*Source*.

(begin)

Since opening in 2009, the waterfront promenade on the north side of the West Building of the Vancouver Convention Centre has quickly become one of the seawall’s most iconic and popular vista points for both locals and tourists.
The area stretching from the giant rain drop art sculpture to the Vancouver Flight Centre float plane terminal provides completely unobstructed sight lines of the harbour and North Shore mountains. It is one of the most photographed and visited areas in the city.
But that could all change with the possible construction of a large marina right in front convention centre.
Late last year, this 6.2-acre water lot in front of the convention centre was listed for a long-term lease and marketed as an area that could allow for the moorage of large vessels due to the location’s deep waters.
Commercial real estate broker Colliers International says there has been significant interest in the property and while it is an ideal site for a marina, especially due to the region’s high demand for additional marina moorage space, interested parties are still in the process of determining what could be built at the site.
“There’s a lot of demand for marina space. We are marketing the opportunity to develop the water lot but the zoning allows a wider variety of things than just a marina,” Mark Lester with Colliers’ Unique Properties team told Daily Hive.
A marina at the location could handle vessels up to 300 feet in length and several storeys in height, including as a dock and terminal facility for sightseeing vessels and the planned high-speed passenger ferries to Nanaimo and Victoria. It could also be used for the moorage of small 40-feet-long pleasure craft.
“So that’s why interested parties are trying to figure out what to do, whether it is a marina or a use that would incorporate commercial moorage,” Lester continued. “The zoning allows for a wider variety of things other than just a marina, but the obvious use would be a marina.”
The detailed plans for the expanded Vancouver Convention Centre, first incepted nearly 15 years ago, incorporated a marina and replacement float plane terminal in the waters immediately fronting Burrard Landing.
The large amalgamated water lot, including the new float plane terminal that opened in 2011, is owned by two government crown corporation entities – the provincial government’s BC Pavilion Corporation and the Port of Vancouver. Both entities leased the water lot to the operators of the float plane terminal.
Both the Vancouver Convention Centre West Building and the famous white sails of the adjacent Canada Place pier are Vancouver’s equivalent of the Sydney Opera House (SOH) and the Hong Kong Convention and Exhibition Centre (HCEC) – some of the world’s most renowned landmarks due to their central and unobstructed waterfront locations.
Some of the principle tenets established by the Australian government’s detailed conservation policy to protect the cultural significance of the SOH revolves around preserving the unobstructed views of Sydney Harbour from all locations in and around the structure.
“Tourists are an important part of the commercial lifeblood and word-of-mouth publicity of the Sydney Opera House—and Sydney,” reads the policy. “They should leave the site bearing an unspoilt memory and photographic record of their pilgrimage.”
The policy also refers to the SOH as a “sculptural form” that must be “unobstructed by adjacent erections,” adding that there is a desire to “maintain the building as a free-standing iconic monument of exceptional significance in an uncluttered and publicly accessible setting.”

(end)

*Stated problem A*. From the article on the proposed convention centre marina, transcribe the passage starting with "A marina at" and going on through "fronting Burrard Landing.".
*Stated problem B*. List every measurement the article on the proposed convention centre marina gives in acres or feet, noting what each one measures.

*Information provided*.
(begin)

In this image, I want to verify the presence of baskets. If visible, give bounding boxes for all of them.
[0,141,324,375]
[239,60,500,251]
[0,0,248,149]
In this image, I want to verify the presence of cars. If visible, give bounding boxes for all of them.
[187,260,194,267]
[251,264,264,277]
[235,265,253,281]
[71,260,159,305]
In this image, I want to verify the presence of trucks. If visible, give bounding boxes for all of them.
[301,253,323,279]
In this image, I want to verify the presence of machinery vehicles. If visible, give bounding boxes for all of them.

(end)
(begin)

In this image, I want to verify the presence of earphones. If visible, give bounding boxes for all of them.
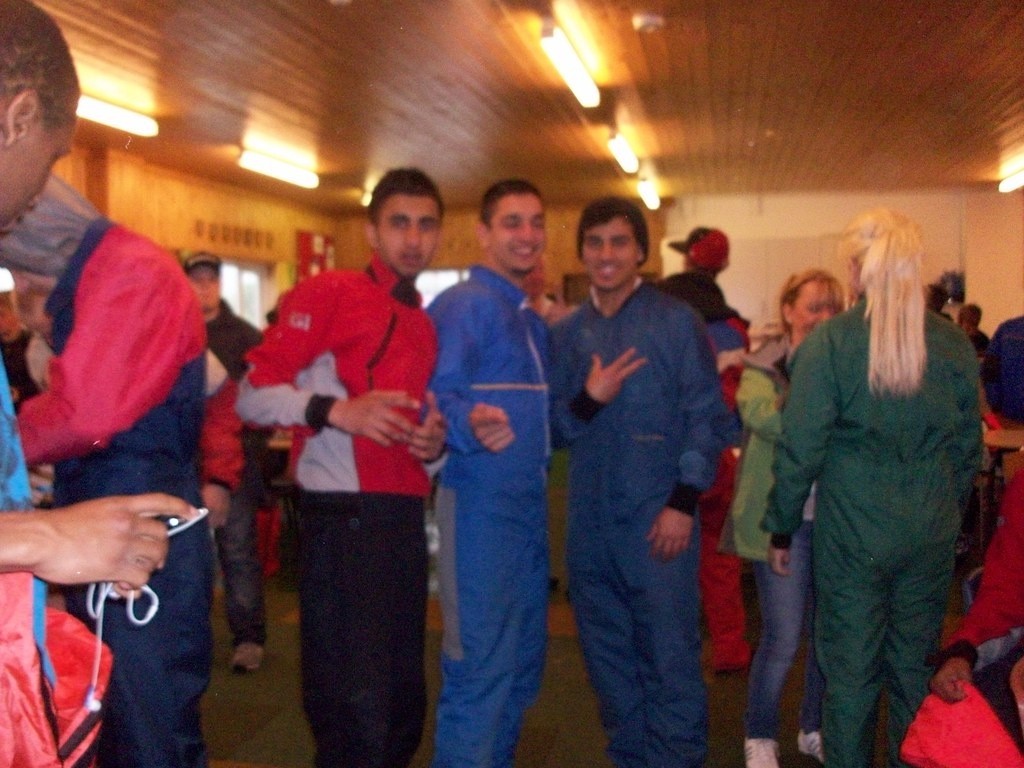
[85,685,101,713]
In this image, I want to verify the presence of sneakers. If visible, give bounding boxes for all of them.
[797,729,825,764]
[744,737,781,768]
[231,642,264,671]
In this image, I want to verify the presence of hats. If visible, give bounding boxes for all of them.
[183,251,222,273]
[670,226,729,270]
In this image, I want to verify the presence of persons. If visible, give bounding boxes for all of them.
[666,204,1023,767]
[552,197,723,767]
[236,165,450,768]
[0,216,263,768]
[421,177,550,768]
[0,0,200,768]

(end)

*Final answer A*.
A marina at the location could handle vessels up to 300 feet in length and several storeys in height, including as a dock and terminal facility for sightseeing vessels and the planned high-speed passenger ferries to Nanaimo and Victoria. It could also be used for the moorage of small 40-feet-long pleasure craft.
“So that’s why interested parties are trying to figure out what to do, whether it is a marina or a use that would incorporate commercial moorage,” Lester continued. “The zoning allows for a wider variety of things other than just a marina, but the obvious use would be a marina.”
The detailed plans for the expanded Vancouver Convention Centre, first incepted nearly 15 years ago, incorporated a marina and replacement float plane terminal in the waters immediately fronting Burrard Landing.

*Final answer B*.
- 6.2 acres: the water lot in front of the convention centre
- 300 feet: the maximum length of vessels a marina there could handle
- 40 feet: the length of the small pleasure craft that could also be moored there